__Work to do__
Starting at the line that contains "Which member from" and ending at the line that contains "the point at 58,120 <", change "ranked" to "ordered" and give those records again with everything else as it stands.
[START OF Input records]
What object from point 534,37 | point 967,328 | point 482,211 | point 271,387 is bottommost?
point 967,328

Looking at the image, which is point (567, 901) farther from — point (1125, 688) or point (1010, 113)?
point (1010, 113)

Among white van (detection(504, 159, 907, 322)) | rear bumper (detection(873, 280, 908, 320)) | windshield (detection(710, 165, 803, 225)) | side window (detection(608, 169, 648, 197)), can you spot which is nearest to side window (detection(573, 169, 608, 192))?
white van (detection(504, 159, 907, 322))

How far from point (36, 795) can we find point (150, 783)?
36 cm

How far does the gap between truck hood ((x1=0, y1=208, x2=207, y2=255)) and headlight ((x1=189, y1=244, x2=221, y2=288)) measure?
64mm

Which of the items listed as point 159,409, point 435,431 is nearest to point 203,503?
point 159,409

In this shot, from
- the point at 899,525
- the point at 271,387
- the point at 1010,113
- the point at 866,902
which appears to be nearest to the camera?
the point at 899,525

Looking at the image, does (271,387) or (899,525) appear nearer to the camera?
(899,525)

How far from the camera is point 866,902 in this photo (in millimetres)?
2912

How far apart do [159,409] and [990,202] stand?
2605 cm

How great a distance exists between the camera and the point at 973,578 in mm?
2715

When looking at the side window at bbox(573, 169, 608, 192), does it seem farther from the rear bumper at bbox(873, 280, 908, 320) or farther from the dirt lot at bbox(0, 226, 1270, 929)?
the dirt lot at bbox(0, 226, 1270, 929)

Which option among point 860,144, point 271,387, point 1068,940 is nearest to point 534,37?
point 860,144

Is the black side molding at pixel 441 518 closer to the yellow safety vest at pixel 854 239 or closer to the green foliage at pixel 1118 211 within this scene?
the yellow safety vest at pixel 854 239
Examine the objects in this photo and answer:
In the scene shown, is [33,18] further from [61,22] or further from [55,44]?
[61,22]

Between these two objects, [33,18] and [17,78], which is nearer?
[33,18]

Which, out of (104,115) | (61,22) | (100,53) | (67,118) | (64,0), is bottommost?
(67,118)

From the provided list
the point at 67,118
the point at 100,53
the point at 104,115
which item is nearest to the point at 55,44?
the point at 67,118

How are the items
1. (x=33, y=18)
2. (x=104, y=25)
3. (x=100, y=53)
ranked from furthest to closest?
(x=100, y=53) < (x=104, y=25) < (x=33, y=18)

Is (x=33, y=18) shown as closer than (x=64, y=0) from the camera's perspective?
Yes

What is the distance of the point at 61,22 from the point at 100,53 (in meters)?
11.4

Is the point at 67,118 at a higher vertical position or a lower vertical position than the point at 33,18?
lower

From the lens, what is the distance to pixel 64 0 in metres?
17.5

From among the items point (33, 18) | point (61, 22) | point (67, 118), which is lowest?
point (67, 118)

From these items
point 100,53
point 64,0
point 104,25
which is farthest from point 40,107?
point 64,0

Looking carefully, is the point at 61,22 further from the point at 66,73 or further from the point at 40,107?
[END OF Input records]
[START OF Input records]
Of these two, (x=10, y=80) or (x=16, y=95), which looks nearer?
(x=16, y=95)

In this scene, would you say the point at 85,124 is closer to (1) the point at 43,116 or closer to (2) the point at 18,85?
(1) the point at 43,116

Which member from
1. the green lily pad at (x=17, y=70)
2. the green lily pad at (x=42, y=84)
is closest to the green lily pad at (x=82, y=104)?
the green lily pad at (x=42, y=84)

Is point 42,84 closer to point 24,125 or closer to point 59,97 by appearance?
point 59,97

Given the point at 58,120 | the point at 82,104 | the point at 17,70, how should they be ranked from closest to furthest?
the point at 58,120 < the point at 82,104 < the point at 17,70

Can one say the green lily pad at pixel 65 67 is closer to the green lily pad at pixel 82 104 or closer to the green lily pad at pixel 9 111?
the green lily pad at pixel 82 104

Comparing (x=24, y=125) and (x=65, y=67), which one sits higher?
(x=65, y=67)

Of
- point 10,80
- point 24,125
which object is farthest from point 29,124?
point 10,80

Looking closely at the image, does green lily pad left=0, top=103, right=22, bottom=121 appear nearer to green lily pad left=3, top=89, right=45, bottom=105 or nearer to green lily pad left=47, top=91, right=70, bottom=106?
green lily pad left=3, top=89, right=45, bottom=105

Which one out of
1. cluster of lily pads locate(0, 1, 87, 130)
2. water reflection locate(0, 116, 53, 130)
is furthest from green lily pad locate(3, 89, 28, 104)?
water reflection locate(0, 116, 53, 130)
[END OF Input records]
__Exercise solution__
Which member from
1. the green lily pad at (x=17, y=70)
2. the green lily pad at (x=42, y=84)
is closest to the green lily pad at (x=82, y=104)?
the green lily pad at (x=42, y=84)

Is point 42,84 closer to point 24,125 or closer to point 59,97 by appearance?
point 59,97

Given the point at 58,120 | the point at 82,104 | the point at 17,70, how should they be ordered from closest to furthest?
the point at 58,120 < the point at 82,104 < the point at 17,70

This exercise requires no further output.